The reader is asked to identify the function's critical values. Point $x=c$ is a critical value because $f'(c)=0$. Also, points $x=b,d,e$ are critical values because $f'$ is undefined at those points.
Since critical values include points where $f'$ is undefined, would the endpoints $x=a$ and $x=g$ be included? If $f'(a)$ and $f'(g)$ are undefined, then they are considered critical values by definition.
According to this question and this question and this question, a function is still continuous at the endpoints of its domain, which would imply that
(1.) $$\lim_{x \to a^-} f(x) = \lim_{x \to a^+} f(x)$$
(2.) $$\lim_{x \to
    g^-} f(x) = \lim_{x \to g^+} f(x).$$
Continuity is a pre-requisite for differentiability, but not sufficient for differentiability, so we have to be careful. Would it also be correct that
(3.) $$\lim_{x \to a^-} \frac{f(x)-f(a)}{x-a} = \lim_{x \to a^+} \frac{f(x)-f(a)}{x-a}$$
(4.) $$\lim_{x \to g^-} \frac{f(x)-f(g)}{x-g} = \lim_{x \to g^+} \frac{f(x)-f(g)}{x-g}?$$
I don't see why it would be fair to say (1.) and (2.) are true but not (3.) and (4.).
If $f$ is not differentiable at $x=a$ and $x=g$, then these points should be called critical values, since the definition of critical values are points where $f'$ is zero or undefined. This would be advantageous! Careful students looking for local extrema will remember to check endpoints if they are technically considered critical values.
What is the official answer according to real analysis? Thanks for your thoughts!
 A: None of the claimed equalities are true because they simply do not make any sense. Limits are not defined by taking limits from the left and right sides. Rather, limits are based on taking limits from any direction within the domain. If the domain includes a left and right side of a point, then the limit is defined from the left and right sides. If there is only one side, then the limit is defined by that side. This is pointed out in the links you've provided.

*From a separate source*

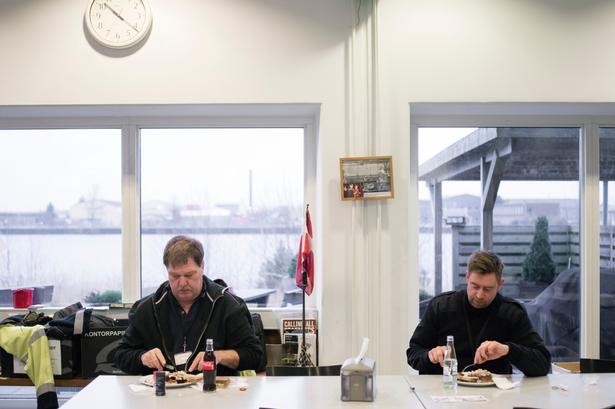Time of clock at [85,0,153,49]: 10:21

In these cases, this is not the case, and we simply have
$$f(a)=\lim_{x\to a}f(x)=\lim_{x\to a^+}f(x)$$
$$f(g)=\lim_{x\to g}f(x)=\lim_{x\to g^-}f(x)$$
$$f'(a)=\lim_{x\to a}\frac{f(x)-f(a)}{x-a}=\lim_{x\to a^+}\frac{f(x)-f(a)}{x-a}$$
$$f'(g)=\lim_{x\to g}\frac{f(x)-f(g)}{x-g}=\lim_{x\to g^-}\frac{f(x)-f(g)}{x-g}$$
whereas the limits from the opposite sides are nothing more than undefined.
It is worth noting that in more general settings, such as the complex numbers or $\mathbb R^2$, there is no notion of left or right sided limits, or perhaps the left and right sides are not the only sides to consider.